Yelp to Scale Back Deals Too

According to a report in Bloomberg Yelp is scaling back on the sales resources devoted to selling Yelp Deals:

Yelp will cut its sales staff dedicated to Yelp Deals by half, the company said yesterday. Facebook, the world’s largest social network, said on Aug. 26 it would shut down its Deals local-discount feature, decamping from a business it entered in April. Both services were started to compete with Groupon Inc . . .

At San Francisco-based Yelp, about 15 salespeople will be reassigned to other areas of the business, and the number of deals e-mailed to users is unlikely to grow, Vince Sollitto, vice president of corporate communications, said in an interview yesterday.

“Rather than offer more and more deals of inherently declining quality to more and more folks over time, we want to make sure we’re only providing good, quality opportunities,” Sollitto said. “While we think the deals business is a good one, it has never been a core focus of our offering.”

Like Facebook there are/were two types of deals on Yelp: self-service and more conventional daily deals sold by telephone. Yelp’s “special offers and announcements” were renamed “Yelp Deals.” It’s the daily deals offering that’s being scaled back. Similarly Facebook decided to shutter its daily deals program and retain its earlier “check-in deals” product (self-service).
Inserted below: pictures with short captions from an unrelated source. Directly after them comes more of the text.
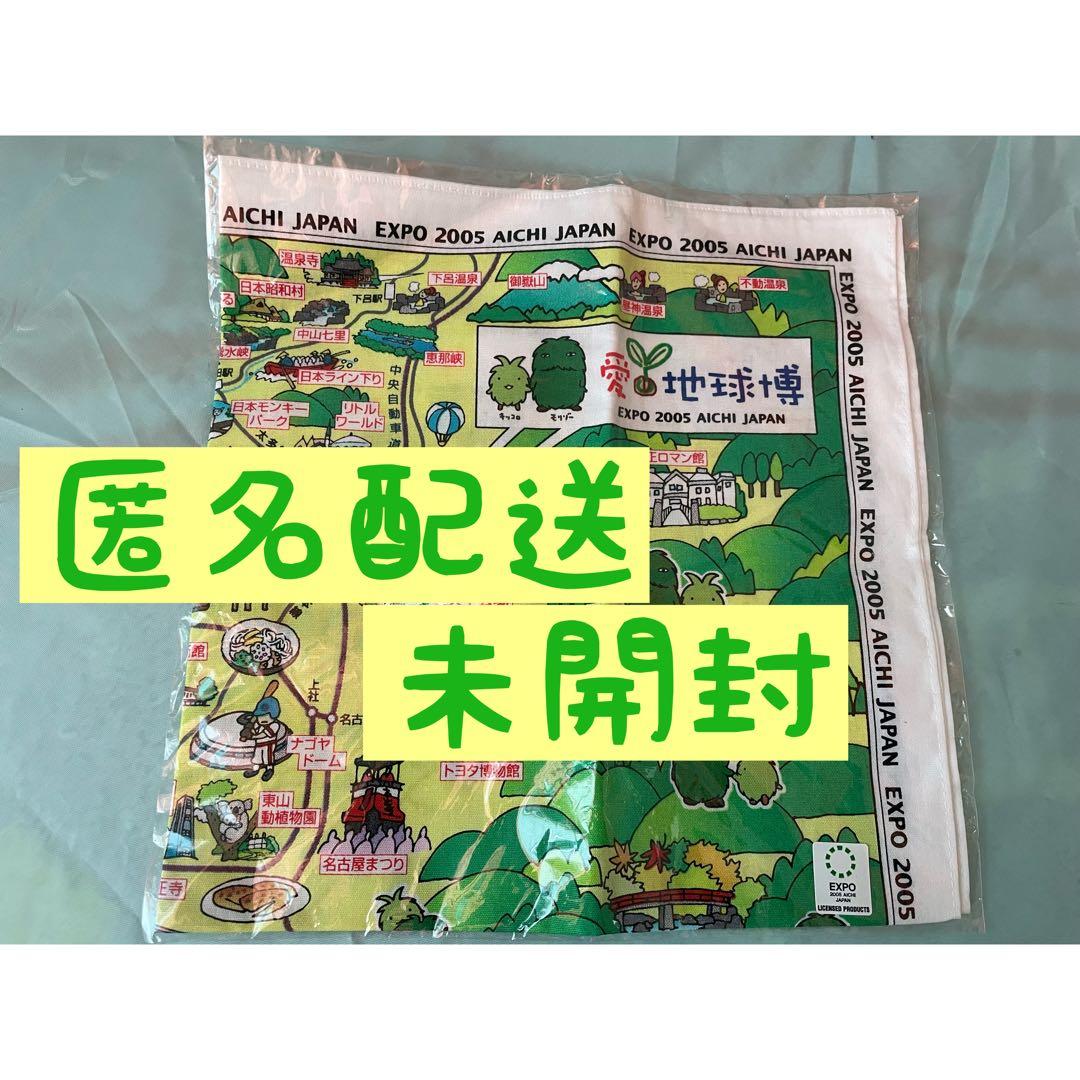2005年　愛・地球博　愛知万博　モリゾー　キッコロ　ハンカチ　風呂敷　バンダナ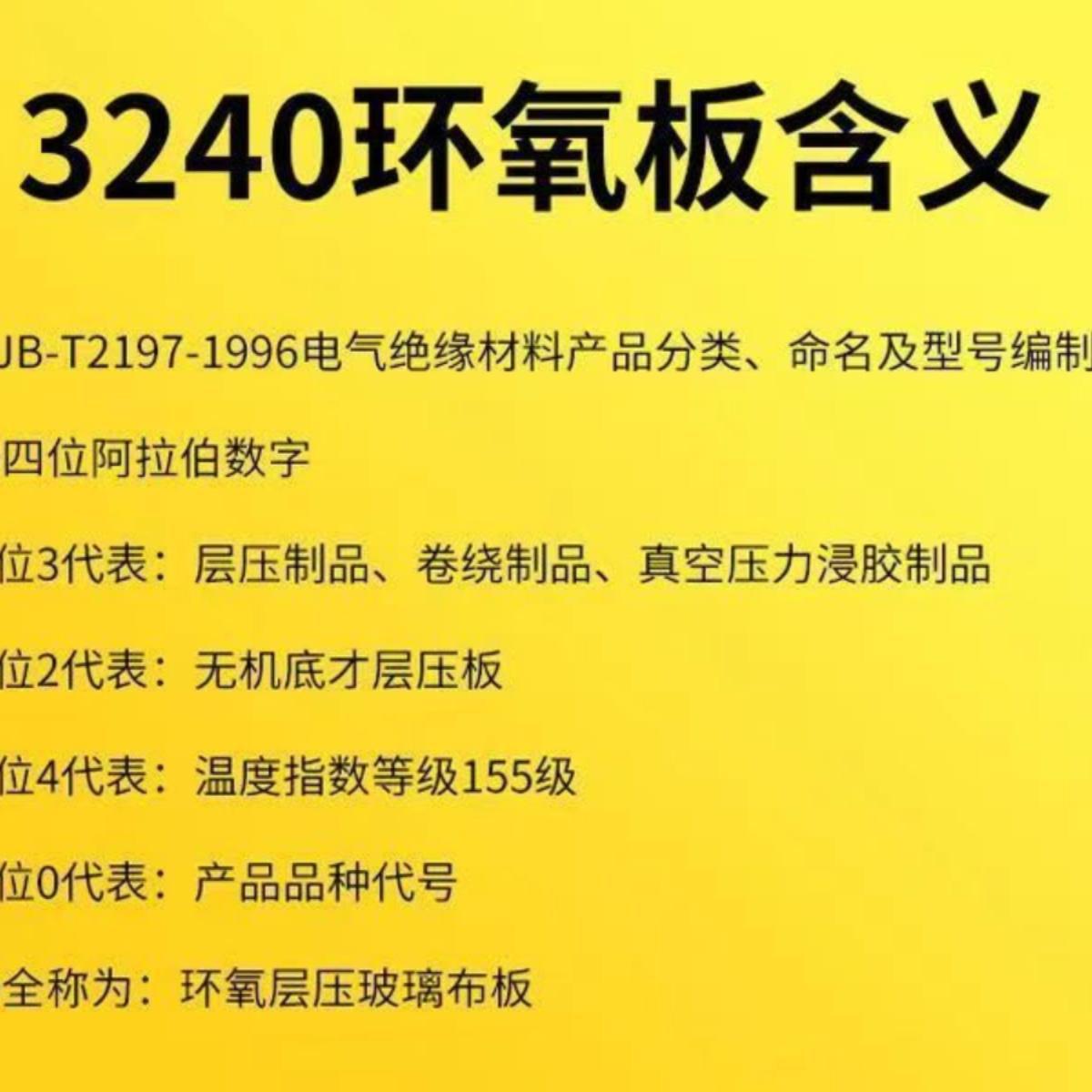 3240环氧板绝缘板耐高温玻璃纤维板、树脂板胶木板零 尺寸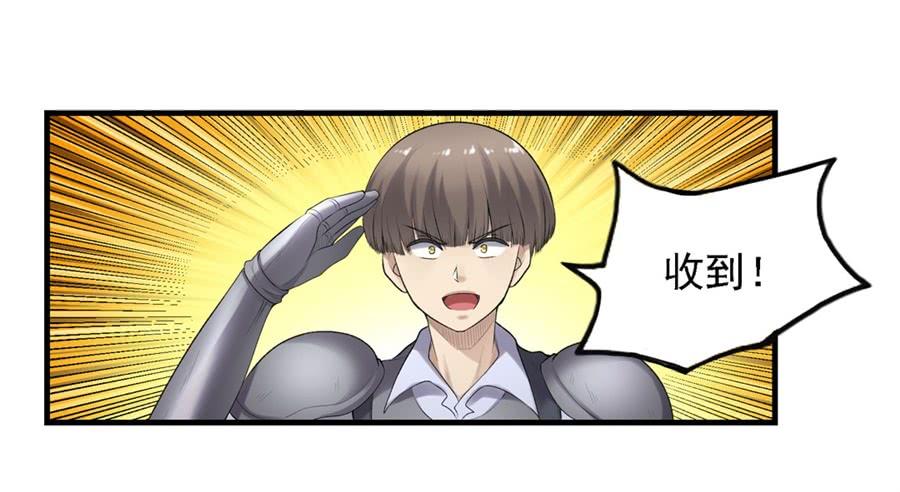 《因为我是开武器店的大叔》第一百六十二话 第4页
Yelp’s retreat on daily deals is somewhat surprising, just like Facebook’s earlier move. As with Facebook, Yelp daily deals appeared to me to be a perfect fit and a great revenue opportunity for the site. However, there’s too much noise and competition in the market for both merchants and consumers.

Here’s an anecdote in the Bloomberg piece that sums up some of what’s going on with merchants and all the sales calls they’re receiving:

Merchants say that participating in the deals often leads to unsolicited calls from other coupon sites. After Kiebpoli Calnek ran a Yelp Deal advertising 50 percent off an aerial performance class in July, she began receiving calls from representatives of Groupon, LivingSocial and other deal sites every day.

“They send me e-mails, they call me, they call me again,” said Calnek, who is based in Brooklyn, New York. “I told them, ‘I’m burnt out from this deal. I have 500 new clients. Why would I want to do another one?’”

Again neither Facebook nor Yelp is exiting the “deals” business; they’re downsizing or scaling back. However, this may be the beginning of a period of attrition and consolidation. Alternatively one could look at it as part of the evolution of the deals market.